Young people won’t pay the price of the bosses’ crisis

Stand with striking workers

Adam Powell-Davies, Youth Fight for Jobs

Amid a historic cost-of-living crisis, Tory chancellor Jeremy Hunt has confirmed new ‘youth rates’ for young workers on the minimum wage. From April 2023, 16 to 17-year-olds can be paid as low as £5.28 an hour. Why should the bosses be allowed to pay us less, and pocket extra profit, just because of our age?

Meanwhile, university students are being told to survive with just 2.8% extra maintenance support next year, equating to an 11% cut in the average student’s spending power over two years. This would be the steepest drop in students’ living standards ever, at a time when 91% are already worried about the cost of living.

And all young people would face the consequences of a new round of cuts and privatisation to public services, including the NHS, schools and libraries.

Fortunately, young people can see a powerful means to fight back. Stirred by continued attacks from the Tories and the bosses, a force has re-emerged in Britain at a level not seen before in our lifetimes: the working-class, organised in the trade unions.

Through a historic wave of strike action, the trade unions have shown themselves to be on the frontline defending the conditions of workers and young people.
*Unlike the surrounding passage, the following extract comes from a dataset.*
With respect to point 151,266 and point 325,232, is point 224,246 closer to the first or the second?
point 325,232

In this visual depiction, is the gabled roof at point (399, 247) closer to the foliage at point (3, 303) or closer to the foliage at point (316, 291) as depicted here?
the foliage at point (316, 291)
By going on strike, health workers are not just fighting for their own pay rises, but to save the NHS altogether. Education workers are not just striking on pay, but for the funding that our schools and universities need to provide a decent education for all. Workers in rail and mail are fighting to protect their industries for future generations to use and work in.

As part of Youth Fight for Jobs we are campaigning for young people to join and get active in a trade union, to help transform our unions into spaces where young workers can lead struggles and become the next generation of trade union activists.

As the current strike wave shows, when workers organise, unite and fight together, we have enormous power. Imagine what almost seven million workers organised in trade unions across Britain could do to combat all the other miseries of capitalist society – like racism and sexism, inadequate housing, or the climate crisis.